Eminim anlamışsınızdır. Ama altını çizeyim: İmamoğlu ve 100’den fazla kişiyi gözaltına almak siyasi değil.. Buna tepki göstermek siyasi!
* Siyaset erki, nam-ı diğer Saray sessizliğini korudu ama Hazine Bakanı Mehmet Şimşek öne çıkıp konuşmak zorunda kaldı. Zira piyasalarda fırtına kopmuştu. Dolar 40, Euro 42 liraya çıktı. Borsa o kadar düştü ki iki kez devre kesildi. Günün özeti mi? İktidar bu kez “TL’yi arama kurtarma operasyonu” düzenledi. Bunun için de devlet bankaları 8 milyar doları piyasaya akıtarak, ekonomi uzmanlarının deyimiyle “yaktı”. İşe yaradı mı peki? Döviz, altın ve borsa verilerine bakınca “pek değil”. Ne de olsa, Mynet sitesinin haberine göre piyasalarda fırtına kopunca Kapalıçarşı da kepenk kapattı.

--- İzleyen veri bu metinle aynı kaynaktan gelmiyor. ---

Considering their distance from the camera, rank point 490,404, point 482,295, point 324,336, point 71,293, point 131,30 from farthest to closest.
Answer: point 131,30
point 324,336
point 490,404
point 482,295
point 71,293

* Siyasette fırtına diner mi? CHP’nin hem Meclis’te hem de Türkiye’nin dört bir tarafında sokaktaki eylemi sorunun yanıtı gibi. Zaten SARAY’IN SESLERİ daha bugünden başladı. “Dahası var.. Daha neler neler olacak” diye coşkuyla ilan ediyor. Ne mi olacakmış? İBB’ye ve hatta CHP’ye KAYYUM ATANACAKMIŞ. Günün tozu dumanı arasında pek konuşamadığımız İsmail Saymaz hamlesinin de gösterdiği üzere Gezi operasyonu sıradaymış.
* Başta Avrupa, dünya nasıl tepki verdi? Kimler ne dedi diye soracak olursanız… Ona yarın gireceğim. Hem de çok ilginç ve “ibret dolu” bir 12 Eylül’de TRT vakasıyla..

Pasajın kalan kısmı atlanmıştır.